Son frère est maître de trappe, ou taliman : il contrôle une aire de chasse. M. Bosum, lui, a toujours gagné sa vie dans l'exploration minière, comme de nombreux Cris de la région. "J'ai travaillé pour Inco, Falconbridge et d'autres", dit-il.


Il a été le deuxième chef de son village. Mais, en 1984, il a d'abord fondé Native Exploration Services, une société de services miniers. "Je travaille pour les mêmes compagnies qu'avant, mais comme sous-traitant", dit le chercheur d'or.

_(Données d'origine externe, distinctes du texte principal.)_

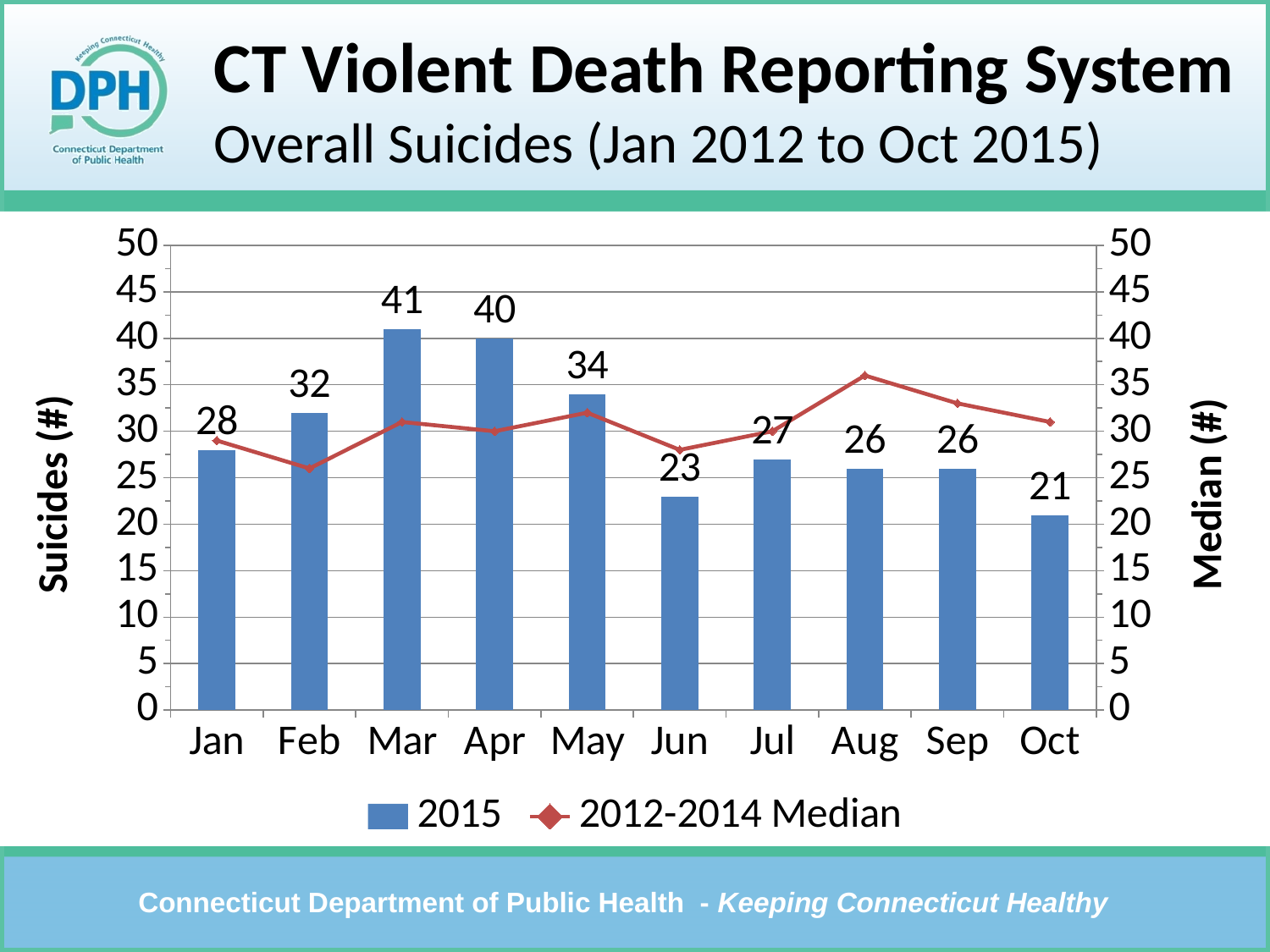
Which month had the lowest number of suicides in 2015? Oct What kind of chart is used to show the 2015 suicide counts? Bar chart Is the 2012-2014 Median value for February greater or less than 30? less Which month had more suicides in 2015, March or April? Mar What was the number of suicides in March 2015? 41 Is the 2012-2014 Median value for August greater or less than 30? greater How many series does the legend list? 2 What is the label of the right-hand vertical axis? Median (#) Which month had the highest number of suicides in 2015? Mar What is the difference between the number of suicides in March 2015 and June 2015? 18 How many months are shown on the x axis? 10 What was the number of suicides in October 2015? 21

Par les temps qui courent, il travaille plutôt avec Nimsken. Cette compagnie d'exploration appartient à la communauté d'Oujé-Bougoumou et cherche des métaux dans la région. Nimsken a reçu l'appui du Conseil cri sur l'exploration minérale (CCEM), mis sur pied par l'Autorité régionale crie pour trouver des gisements dans la Baie-James.


Quant aux sociétés non cries, elles ont bien du mal à se financer par les temps qui courent. Les contrats de services techniques sont rares. "Ça va plutôt mal. Les compagnies ne nous appellent pas", dit M. Bosum.


En ce moment, il se rabat sur le travail d'exploration que lui a confié Nimsken. Cet hiver, les employés de Native Exploration cherchent des métaux entre Chapais et Waswanipi pour l'entreprise d'Oujé-Bougoumou.


Mais comme tous les prospecteurs, ils doivent être patients. Les chercheurs d'or dénichent rarement des mines. "J'espère qu'un jour, nous trouverons quelque chose", dit Sam Bosum, les yeux rivés sur ses cartes minières.


Investissement et exploration autochtones


Après la signature de la Paix des Braves, l'Autorité régionale crie et Québec ont créé le Conseil cri sur l'exploration minérale (CCEM) en 2002 pour éviter que les Cris ne se retrouvent encore en marge du développement minier.


Le Conseil reçoit 300 000 $ par année pour ses projets. Depuis sa création, il a versé 1,3 million de dollars à des projets d'exploration. "Nous finançons toutes les étapes, jusqu'au forage", dit Jack Blacksmith, président du CCEM. L'organisme se réserve des redevances de 1 ou 2 % dans l'éventualité de la découverte d'une mine... ce qui ne s'est pas encore produit. Si l'occasion se présentait, "nous pourrions participer aussi à l'exploitation", dit M. Blacksmith.


Le Conseil a investi dans deux sociétés d'exploration non autochtones, Ressources d'Arianne et NioGold. "Il y a trois ans, ils sont devenus actionnaires de notre entreprise pour apprendre comment ça fonctionnait", dit Bernard Lapointe, président de Ressources d'Arianne, qui possède Opinaca [aucun lien avec Mines Opinaca], une propriété aurifère prometteuse à l'ouest de la Baie-James.